▶ [Activity]: Without the images, set down each entry exactly.

# # # # # # #

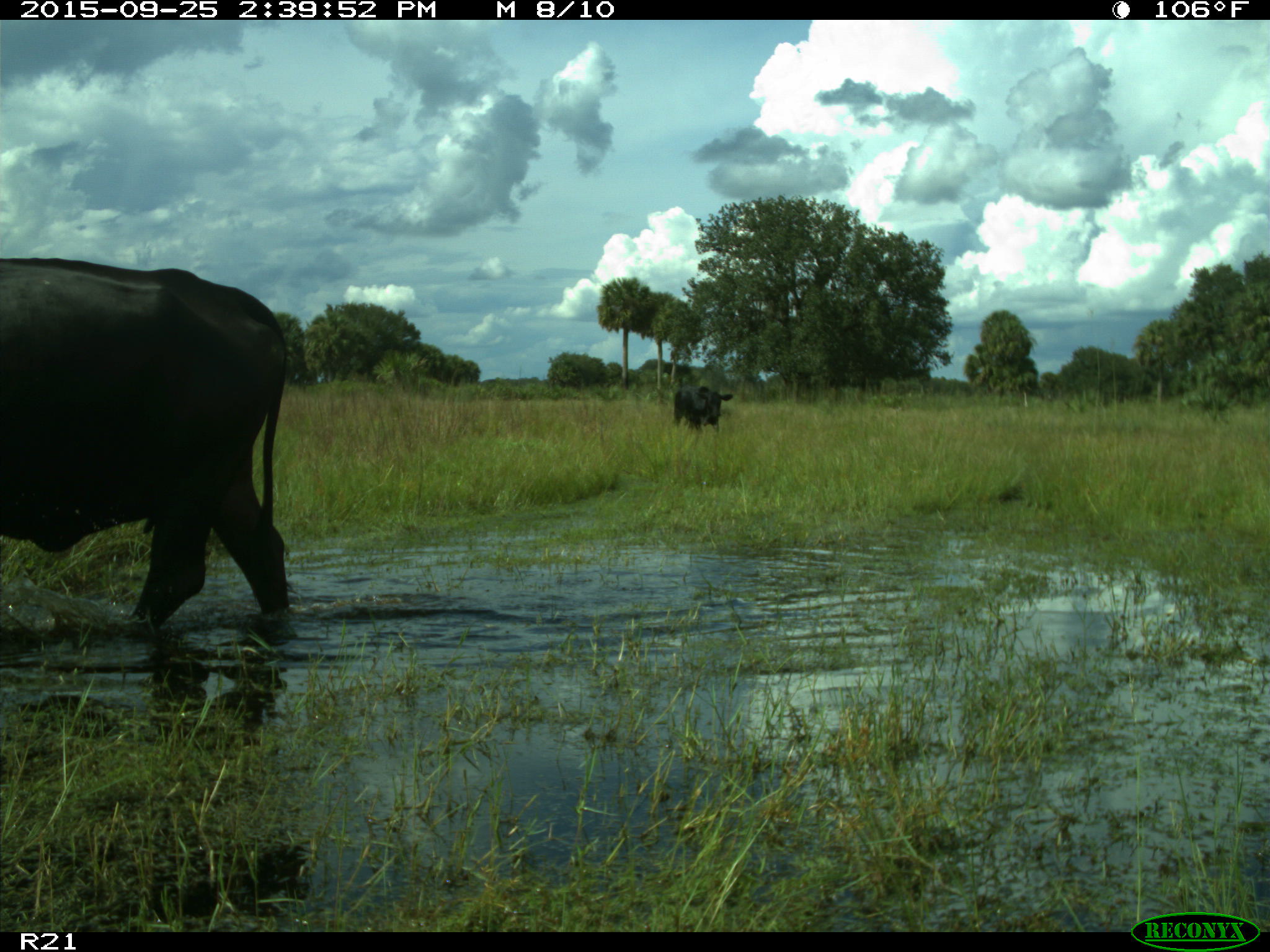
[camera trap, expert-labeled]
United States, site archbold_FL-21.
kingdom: Animalia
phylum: Chordata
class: Mammalia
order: Artiodactyla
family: Bovidae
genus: Bos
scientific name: Bos taurus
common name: domestic cow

# # # # # # #

▶ [The answer]:
[camera trap, expert-labeled]
United States, site archbold_FL-21.
kingdom: Animalia
phylum: Chordata
class: Mammalia
order: Artiodactyla
family: Bovidae
genus: Bos
scientific name: Bos taurus
common name: domestic cow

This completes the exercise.